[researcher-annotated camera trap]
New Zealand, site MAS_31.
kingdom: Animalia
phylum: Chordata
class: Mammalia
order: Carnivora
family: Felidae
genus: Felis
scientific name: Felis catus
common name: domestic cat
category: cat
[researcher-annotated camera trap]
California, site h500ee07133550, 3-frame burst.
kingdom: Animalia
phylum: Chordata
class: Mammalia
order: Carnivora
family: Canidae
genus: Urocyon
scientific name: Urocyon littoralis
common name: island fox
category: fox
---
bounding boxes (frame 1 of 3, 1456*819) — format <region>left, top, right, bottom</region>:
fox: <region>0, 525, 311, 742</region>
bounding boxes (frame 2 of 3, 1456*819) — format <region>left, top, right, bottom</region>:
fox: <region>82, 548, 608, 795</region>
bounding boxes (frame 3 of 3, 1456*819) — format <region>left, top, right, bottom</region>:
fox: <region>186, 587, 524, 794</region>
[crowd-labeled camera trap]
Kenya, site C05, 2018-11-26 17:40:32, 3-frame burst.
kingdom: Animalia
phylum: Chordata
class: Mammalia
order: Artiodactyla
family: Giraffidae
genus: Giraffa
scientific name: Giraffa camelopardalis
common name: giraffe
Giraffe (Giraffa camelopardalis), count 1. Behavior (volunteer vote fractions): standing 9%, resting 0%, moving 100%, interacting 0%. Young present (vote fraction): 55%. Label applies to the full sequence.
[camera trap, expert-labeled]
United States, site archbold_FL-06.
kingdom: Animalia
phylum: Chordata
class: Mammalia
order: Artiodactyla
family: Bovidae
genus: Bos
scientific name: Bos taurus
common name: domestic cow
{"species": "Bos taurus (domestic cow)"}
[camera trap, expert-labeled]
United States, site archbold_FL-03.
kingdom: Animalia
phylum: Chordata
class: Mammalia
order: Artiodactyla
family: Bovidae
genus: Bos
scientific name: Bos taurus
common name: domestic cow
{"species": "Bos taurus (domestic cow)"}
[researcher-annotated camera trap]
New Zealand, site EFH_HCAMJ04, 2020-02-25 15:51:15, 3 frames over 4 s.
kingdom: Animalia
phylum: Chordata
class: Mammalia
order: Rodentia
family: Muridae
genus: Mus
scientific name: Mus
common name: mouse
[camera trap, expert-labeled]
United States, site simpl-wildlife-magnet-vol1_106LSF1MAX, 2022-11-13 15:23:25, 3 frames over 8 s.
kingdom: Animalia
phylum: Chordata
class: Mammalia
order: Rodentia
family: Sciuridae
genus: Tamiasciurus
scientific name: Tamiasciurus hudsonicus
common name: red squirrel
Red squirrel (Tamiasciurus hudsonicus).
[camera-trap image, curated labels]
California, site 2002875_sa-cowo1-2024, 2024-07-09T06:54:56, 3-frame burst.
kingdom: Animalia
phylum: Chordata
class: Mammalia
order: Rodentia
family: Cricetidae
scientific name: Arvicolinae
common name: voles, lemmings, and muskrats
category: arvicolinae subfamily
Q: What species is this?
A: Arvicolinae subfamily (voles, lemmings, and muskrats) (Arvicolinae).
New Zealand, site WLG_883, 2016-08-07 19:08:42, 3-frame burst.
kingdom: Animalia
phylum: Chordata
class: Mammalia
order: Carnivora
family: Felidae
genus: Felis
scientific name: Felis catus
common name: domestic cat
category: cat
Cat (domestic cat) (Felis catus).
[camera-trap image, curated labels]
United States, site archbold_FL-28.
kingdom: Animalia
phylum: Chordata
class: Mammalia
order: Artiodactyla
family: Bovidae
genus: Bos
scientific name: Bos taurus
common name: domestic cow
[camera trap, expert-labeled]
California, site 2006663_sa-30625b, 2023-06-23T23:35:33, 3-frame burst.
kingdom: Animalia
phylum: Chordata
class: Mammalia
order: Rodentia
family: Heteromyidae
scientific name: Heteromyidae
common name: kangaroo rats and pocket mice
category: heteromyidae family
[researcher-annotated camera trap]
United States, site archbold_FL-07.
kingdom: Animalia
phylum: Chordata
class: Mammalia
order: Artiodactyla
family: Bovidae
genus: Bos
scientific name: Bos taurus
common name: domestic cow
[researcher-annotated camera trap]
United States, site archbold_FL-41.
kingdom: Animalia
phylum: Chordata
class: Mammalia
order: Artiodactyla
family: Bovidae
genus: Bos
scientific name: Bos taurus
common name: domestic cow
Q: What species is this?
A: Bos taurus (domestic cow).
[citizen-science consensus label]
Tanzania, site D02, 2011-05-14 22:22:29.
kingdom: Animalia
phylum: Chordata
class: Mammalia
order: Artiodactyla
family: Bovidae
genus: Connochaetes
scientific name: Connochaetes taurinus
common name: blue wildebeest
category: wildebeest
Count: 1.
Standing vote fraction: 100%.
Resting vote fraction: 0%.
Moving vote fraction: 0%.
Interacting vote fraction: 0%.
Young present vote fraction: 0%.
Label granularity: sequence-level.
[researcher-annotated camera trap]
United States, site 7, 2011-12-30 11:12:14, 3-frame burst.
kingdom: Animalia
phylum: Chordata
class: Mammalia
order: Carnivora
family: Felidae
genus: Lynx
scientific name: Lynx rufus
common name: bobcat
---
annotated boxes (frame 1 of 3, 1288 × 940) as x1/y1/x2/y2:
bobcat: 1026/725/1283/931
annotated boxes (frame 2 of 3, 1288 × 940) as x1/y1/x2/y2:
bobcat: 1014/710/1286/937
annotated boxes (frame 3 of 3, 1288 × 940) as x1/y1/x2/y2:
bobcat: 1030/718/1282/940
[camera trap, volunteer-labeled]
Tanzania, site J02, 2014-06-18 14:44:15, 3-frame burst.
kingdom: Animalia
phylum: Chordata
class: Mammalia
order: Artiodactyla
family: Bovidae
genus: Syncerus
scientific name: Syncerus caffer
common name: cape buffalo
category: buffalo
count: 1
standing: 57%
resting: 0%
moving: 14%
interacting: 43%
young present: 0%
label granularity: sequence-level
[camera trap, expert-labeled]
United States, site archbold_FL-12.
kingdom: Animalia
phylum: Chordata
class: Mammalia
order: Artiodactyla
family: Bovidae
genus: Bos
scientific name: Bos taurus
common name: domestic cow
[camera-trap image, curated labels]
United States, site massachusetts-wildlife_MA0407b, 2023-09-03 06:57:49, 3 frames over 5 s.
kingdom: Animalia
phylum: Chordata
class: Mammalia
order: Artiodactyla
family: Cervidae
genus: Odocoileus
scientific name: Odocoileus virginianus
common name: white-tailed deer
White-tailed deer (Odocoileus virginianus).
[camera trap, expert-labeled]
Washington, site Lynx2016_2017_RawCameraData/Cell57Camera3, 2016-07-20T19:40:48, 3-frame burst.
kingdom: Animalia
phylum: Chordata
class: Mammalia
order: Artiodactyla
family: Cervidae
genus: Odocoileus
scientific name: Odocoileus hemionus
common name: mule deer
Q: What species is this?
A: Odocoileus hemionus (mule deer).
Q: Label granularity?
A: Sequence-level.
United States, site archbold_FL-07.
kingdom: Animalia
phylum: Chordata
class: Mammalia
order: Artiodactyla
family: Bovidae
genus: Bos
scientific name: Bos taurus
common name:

What to work on.
The required output is the line containing "common name: white-tailed deer" through the last line of the records above, each copied exactly and nothing more.

Response to this exercise.
common name: white-tailed deer
White-tailed deer (Odocoileus virginianus).
[camera trap, expert-labeled]
Washington, site Lynx2016_2017_RawCameraData/Cell57Camera3, 2016-07-20T19:40:48, 3-frame burst.
kingdom: Animalia
phylum: Chordata
class: Mammalia
order: Artiodactyla
family: Cervidae
genus: Odocoileus
scientific name: Odocoileus hemionus
common name: mule deer
Q: What species is this?
A: Odocoileus hemionus (mule deer).
Q: Label granularity?
A: Sequence-level.
United States, site archbold_FL-07.
kingdom: Animalia
phylum: Chordata
class: Mammalia
order: Artiodactyla
family: Bovidae
genus: Bos
scientific name: Bos taurus
common name:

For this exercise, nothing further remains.